Two elite scorers are essential to compete at the highest level. That’s why teams are interested in Kevin Durant and Devin Booker. Look at the Houston Rockets, for example. They’ve got one great scorer in Jalen Green, but the rest of their roster is filled with inconsistent scoring options. Consistency is key, and the Suns have that with Booker and Durant.

The real issue? They went too far trying to stack the deck. The Beal acquisition was an overreach. They spent $50+ million on a player who doesn’t stay healthy and, when he does play, doesn’t bring a unique skill set to the table. He’s just duplicating what Booker and Durant already do. That money could’ve been better spent on players who complement Booker and Durant, not replicate them.

As we navigate this long and winding road, we must remember that acquiring Kevin Durant was the first domino to fall.
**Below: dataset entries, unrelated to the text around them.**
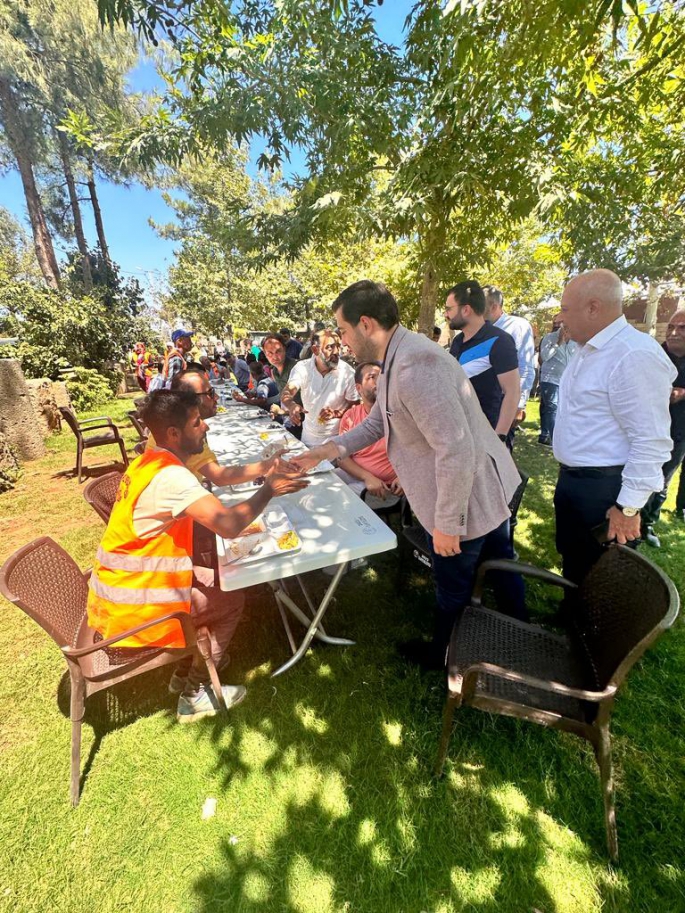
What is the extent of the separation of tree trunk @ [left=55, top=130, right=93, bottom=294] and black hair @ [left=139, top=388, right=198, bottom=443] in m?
18.5

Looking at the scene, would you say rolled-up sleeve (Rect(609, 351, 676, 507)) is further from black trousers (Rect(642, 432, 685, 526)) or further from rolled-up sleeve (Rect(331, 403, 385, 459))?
black trousers (Rect(642, 432, 685, 526))

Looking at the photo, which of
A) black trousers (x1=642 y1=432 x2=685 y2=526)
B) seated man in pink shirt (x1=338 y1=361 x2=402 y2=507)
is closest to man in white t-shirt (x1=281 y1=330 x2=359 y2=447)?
seated man in pink shirt (x1=338 y1=361 x2=402 y2=507)

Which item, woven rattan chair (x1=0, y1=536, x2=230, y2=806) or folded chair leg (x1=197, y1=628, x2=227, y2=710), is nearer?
woven rattan chair (x1=0, y1=536, x2=230, y2=806)

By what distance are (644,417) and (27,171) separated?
23169mm

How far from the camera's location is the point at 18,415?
271 inches

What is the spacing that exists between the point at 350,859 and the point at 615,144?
8511mm

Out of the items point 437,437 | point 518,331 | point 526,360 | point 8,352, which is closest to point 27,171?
point 8,352

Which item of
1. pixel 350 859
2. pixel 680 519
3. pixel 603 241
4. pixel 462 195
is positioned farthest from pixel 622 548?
pixel 603 241

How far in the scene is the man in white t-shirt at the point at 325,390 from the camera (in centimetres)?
410

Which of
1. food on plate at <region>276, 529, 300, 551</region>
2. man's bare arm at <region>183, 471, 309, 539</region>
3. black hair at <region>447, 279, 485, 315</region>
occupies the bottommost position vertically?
food on plate at <region>276, 529, 300, 551</region>

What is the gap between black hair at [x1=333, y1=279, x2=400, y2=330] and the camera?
5.64 ft

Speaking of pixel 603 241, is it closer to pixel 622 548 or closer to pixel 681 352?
pixel 681 352

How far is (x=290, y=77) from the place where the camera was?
3.89m

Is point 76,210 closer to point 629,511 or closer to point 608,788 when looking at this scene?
point 629,511
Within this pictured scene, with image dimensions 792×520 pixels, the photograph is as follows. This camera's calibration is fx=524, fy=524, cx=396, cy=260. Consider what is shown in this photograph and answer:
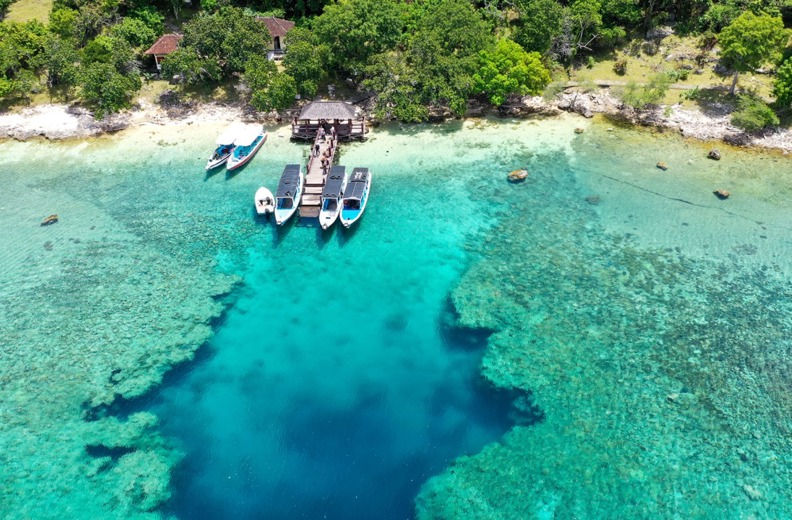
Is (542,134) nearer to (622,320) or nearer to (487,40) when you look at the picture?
(487,40)

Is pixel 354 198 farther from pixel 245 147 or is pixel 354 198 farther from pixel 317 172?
pixel 245 147

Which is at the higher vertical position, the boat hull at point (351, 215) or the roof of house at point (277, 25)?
the roof of house at point (277, 25)

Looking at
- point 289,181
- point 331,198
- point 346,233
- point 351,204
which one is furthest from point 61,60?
point 346,233

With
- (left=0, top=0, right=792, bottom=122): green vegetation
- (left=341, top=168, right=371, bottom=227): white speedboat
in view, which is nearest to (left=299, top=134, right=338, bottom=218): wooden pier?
(left=341, top=168, right=371, bottom=227): white speedboat

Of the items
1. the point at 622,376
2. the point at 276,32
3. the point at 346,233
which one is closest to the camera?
the point at 622,376

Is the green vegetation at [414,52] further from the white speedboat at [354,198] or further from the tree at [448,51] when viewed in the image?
the white speedboat at [354,198]

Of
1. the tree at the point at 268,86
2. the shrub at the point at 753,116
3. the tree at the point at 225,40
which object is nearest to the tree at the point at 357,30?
the tree at the point at 268,86

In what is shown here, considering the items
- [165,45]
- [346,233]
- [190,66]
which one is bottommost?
[346,233]
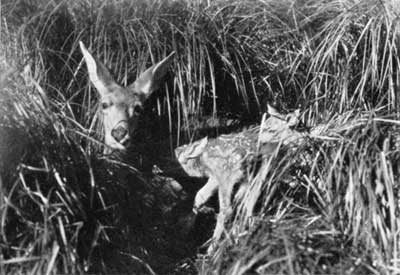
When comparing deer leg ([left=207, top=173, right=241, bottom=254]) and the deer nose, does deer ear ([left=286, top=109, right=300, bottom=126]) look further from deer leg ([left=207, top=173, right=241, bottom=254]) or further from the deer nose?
the deer nose

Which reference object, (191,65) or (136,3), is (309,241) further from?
(136,3)

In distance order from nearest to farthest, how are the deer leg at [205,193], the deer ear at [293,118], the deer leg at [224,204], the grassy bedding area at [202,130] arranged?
the grassy bedding area at [202,130], the deer leg at [224,204], the deer ear at [293,118], the deer leg at [205,193]

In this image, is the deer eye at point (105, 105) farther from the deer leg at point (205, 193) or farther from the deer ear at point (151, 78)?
the deer leg at point (205, 193)

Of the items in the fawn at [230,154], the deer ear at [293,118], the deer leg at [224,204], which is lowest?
the deer leg at [224,204]

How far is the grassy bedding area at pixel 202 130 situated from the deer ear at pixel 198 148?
0.19 metres

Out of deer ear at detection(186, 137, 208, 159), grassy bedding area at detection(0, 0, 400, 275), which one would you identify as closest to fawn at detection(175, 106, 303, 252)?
deer ear at detection(186, 137, 208, 159)

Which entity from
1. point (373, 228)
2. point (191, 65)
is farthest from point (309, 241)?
point (191, 65)

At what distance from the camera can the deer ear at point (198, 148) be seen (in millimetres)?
5879

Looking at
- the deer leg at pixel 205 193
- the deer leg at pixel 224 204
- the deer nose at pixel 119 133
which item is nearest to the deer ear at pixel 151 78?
the deer nose at pixel 119 133

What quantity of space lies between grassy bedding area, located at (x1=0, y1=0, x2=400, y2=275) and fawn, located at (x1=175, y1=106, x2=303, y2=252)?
11 centimetres

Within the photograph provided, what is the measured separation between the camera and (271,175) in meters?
5.32

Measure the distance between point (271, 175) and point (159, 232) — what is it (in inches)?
38.5

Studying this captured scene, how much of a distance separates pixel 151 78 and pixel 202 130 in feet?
2.26

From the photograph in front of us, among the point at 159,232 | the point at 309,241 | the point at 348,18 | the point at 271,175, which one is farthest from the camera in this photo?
the point at 348,18
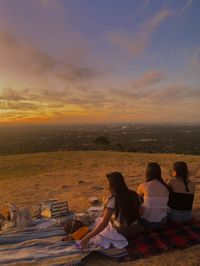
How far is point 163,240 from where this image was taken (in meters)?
4.22

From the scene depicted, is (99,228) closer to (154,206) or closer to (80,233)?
(80,233)

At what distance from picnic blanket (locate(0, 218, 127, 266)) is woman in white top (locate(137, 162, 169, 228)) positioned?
2.72 feet

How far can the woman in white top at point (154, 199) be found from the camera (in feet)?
14.5

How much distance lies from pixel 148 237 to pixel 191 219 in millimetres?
1288

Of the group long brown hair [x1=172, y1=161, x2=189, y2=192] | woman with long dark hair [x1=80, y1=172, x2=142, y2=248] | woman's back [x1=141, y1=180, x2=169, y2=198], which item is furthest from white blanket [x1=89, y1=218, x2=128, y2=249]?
long brown hair [x1=172, y1=161, x2=189, y2=192]

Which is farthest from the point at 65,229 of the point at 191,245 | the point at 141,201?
the point at 191,245

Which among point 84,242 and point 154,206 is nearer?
point 84,242

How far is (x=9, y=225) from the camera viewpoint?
4.70 m

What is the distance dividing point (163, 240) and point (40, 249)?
202 cm

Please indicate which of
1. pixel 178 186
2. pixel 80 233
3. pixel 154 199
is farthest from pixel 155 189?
pixel 80 233

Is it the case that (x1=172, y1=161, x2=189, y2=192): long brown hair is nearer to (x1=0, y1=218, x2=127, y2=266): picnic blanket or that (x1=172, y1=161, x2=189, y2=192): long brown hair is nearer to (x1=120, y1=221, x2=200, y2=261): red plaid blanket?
(x1=120, y1=221, x2=200, y2=261): red plaid blanket

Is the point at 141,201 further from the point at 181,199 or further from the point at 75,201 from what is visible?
the point at 75,201

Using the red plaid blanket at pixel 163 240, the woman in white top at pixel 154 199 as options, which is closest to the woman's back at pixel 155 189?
the woman in white top at pixel 154 199

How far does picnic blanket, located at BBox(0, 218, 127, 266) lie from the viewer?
3.68 meters
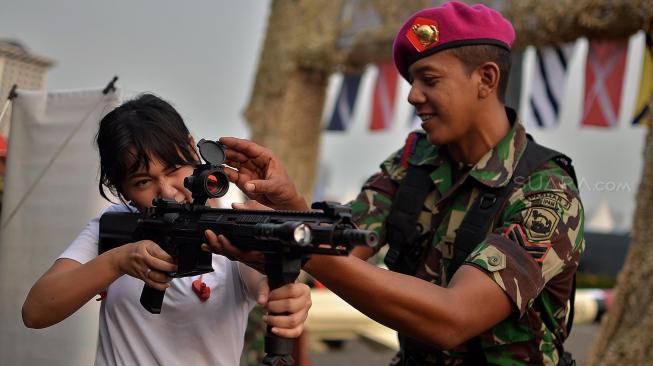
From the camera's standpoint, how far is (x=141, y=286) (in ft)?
6.42

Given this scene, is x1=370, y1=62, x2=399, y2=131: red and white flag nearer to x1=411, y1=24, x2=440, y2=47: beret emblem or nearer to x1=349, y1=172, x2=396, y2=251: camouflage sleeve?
x1=349, y1=172, x2=396, y2=251: camouflage sleeve

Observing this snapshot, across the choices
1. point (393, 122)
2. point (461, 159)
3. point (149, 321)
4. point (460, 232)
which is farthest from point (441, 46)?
point (393, 122)

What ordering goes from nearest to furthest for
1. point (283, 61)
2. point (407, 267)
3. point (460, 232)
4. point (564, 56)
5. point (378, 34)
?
point (460, 232) < point (407, 267) < point (564, 56) < point (378, 34) < point (283, 61)

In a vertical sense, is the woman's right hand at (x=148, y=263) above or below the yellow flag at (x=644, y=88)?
below

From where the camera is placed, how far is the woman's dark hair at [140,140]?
183 cm

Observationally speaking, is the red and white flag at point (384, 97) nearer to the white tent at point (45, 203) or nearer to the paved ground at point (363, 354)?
the paved ground at point (363, 354)

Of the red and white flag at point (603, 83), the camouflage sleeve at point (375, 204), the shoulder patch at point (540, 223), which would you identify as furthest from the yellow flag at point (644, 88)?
the shoulder patch at point (540, 223)

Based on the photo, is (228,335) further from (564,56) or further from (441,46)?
(564,56)

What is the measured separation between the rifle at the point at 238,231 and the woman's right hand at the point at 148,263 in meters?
0.02

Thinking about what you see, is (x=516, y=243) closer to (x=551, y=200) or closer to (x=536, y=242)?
(x=536, y=242)

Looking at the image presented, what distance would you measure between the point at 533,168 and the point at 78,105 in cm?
149

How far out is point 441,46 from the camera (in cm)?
219

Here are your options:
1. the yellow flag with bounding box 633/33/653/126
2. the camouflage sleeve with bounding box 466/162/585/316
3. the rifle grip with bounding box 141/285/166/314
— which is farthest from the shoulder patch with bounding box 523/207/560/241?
the yellow flag with bounding box 633/33/653/126

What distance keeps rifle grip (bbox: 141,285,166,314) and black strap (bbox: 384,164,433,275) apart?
33.5 inches
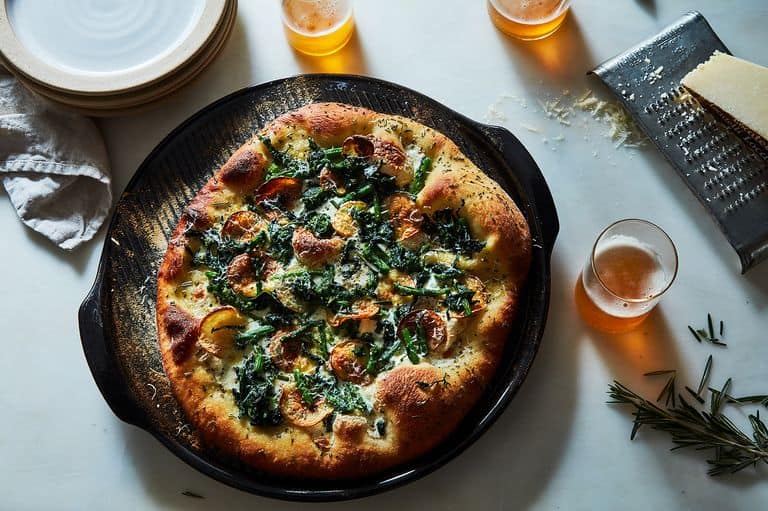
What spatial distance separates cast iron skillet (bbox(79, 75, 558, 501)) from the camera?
361 centimetres

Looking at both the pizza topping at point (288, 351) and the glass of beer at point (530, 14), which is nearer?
the pizza topping at point (288, 351)

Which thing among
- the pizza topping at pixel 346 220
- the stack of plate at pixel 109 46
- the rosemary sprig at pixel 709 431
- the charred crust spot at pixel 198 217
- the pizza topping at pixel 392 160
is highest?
the stack of plate at pixel 109 46

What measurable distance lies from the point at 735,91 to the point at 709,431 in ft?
5.57

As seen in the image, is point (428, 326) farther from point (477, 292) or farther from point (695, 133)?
point (695, 133)

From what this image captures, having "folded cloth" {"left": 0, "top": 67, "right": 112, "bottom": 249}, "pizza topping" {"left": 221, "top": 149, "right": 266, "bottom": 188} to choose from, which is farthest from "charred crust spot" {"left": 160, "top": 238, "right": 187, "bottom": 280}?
"folded cloth" {"left": 0, "top": 67, "right": 112, "bottom": 249}

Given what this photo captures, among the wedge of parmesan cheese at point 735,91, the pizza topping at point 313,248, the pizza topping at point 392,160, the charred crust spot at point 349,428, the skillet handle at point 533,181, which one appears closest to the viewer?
the charred crust spot at point 349,428

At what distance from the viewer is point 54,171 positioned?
4.25m

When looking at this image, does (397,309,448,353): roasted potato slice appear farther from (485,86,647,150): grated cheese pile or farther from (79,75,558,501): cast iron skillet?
(485,86,647,150): grated cheese pile

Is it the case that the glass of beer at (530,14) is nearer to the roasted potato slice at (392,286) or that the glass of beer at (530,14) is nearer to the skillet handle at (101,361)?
the roasted potato slice at (392,286)

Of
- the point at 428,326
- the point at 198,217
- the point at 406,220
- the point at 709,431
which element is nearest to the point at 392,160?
the point at 406,220

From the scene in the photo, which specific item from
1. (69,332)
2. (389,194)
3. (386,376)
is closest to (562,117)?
(389,194)

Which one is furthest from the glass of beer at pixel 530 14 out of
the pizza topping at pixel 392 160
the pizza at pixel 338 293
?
the pizza topping at pixel 392 160

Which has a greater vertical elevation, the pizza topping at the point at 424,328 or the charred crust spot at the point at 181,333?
the pizza topping at the point at 424,328

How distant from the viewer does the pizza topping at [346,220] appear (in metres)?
3.77
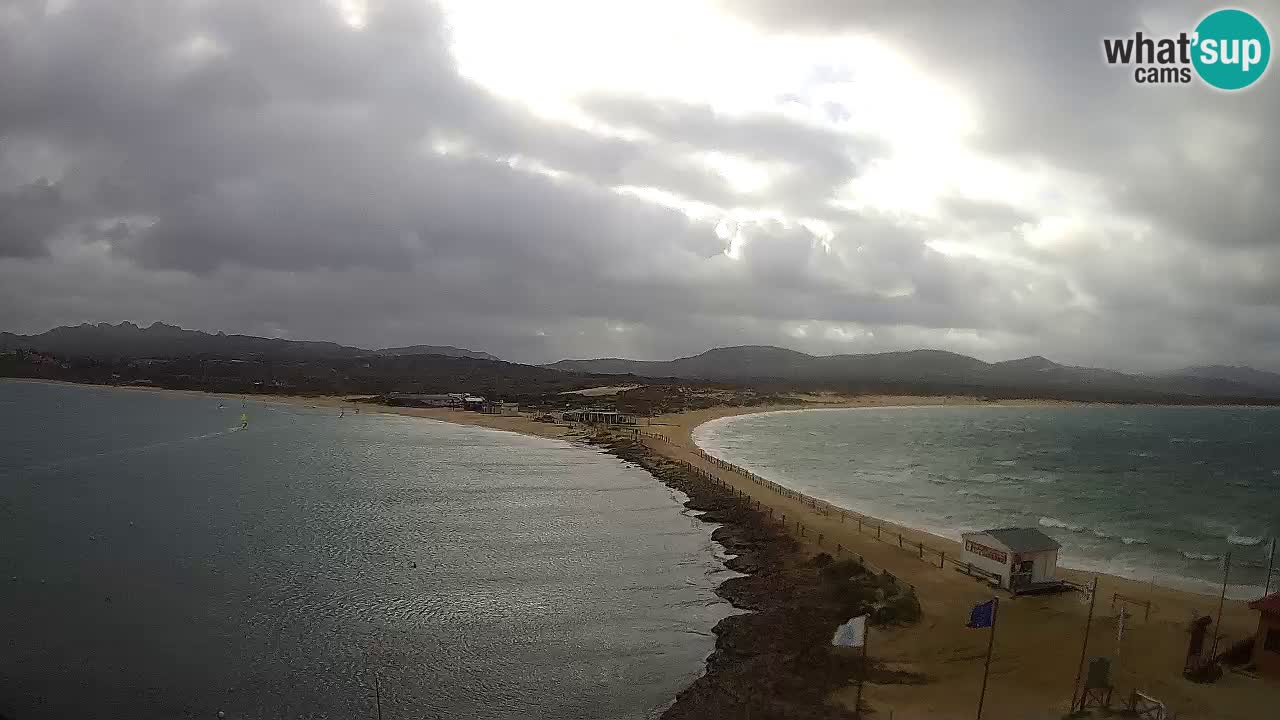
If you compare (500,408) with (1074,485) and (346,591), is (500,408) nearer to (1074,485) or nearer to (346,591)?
(1074,485)

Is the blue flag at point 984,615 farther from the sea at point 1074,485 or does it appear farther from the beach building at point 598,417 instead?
the beach building at point 598,417

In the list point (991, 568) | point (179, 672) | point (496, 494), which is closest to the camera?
point (179, 672)

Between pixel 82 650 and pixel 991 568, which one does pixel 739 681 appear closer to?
pixel 991 568

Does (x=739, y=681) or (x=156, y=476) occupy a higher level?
(x=739, y=681)

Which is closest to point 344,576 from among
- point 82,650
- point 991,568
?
point 82,650

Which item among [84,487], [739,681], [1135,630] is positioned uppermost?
[1135,630]

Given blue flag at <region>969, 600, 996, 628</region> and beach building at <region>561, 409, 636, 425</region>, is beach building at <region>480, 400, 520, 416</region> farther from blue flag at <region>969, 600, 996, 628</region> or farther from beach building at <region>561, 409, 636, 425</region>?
blue flag at <region>969, 600, 996, 628</region>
It required sacrificing things we once valued deeply: youth, chemistry, and connectivity. But it was the acquisition of Beal that truly sealed the Suns’ fate. With Beal, you could have explored acquiring players with youth — guys who brought chemistry and connectivity to the table — but instead, they went with Beal. In doing so, they took a shortcut that, in the end, didn’t bring the necessary pieces to build something sustainable and cohesive around Booker and Durant. It’s that misstep that’s now holding them back.

Don’t blow it up. Don’t press reset. Patience may be a virtue, but I don’t have the time or the desire to embark on a decade-long, self-exploratory exercise where we endlessly search for unique ways to acquire elite talent. The clock is ticking, and the window for a competitive team is short.

We will explore the other side of the coin, though. In fact, I might even write the piece. It’s a quality thought exercise, one that forces us to take a step back and objectively assess every option before the Suns. We need to examine these paths through the lens of logic, not emotion. Because, as we’ve seen too many times before, when emotions take the wheel, even the smartest people can end up looking foolish. And frankly, I’m done watching the Suns look foolish.

11th in the Western Conference, with this roster and payroll? That’s not just disappointing. That’s irresponsible. It’s time for a shift in approach, and we can only hope the front office is ready to step out of the emotional whirlwind and make the decisions that are necessary for real, lasting success, using logic as a beacon.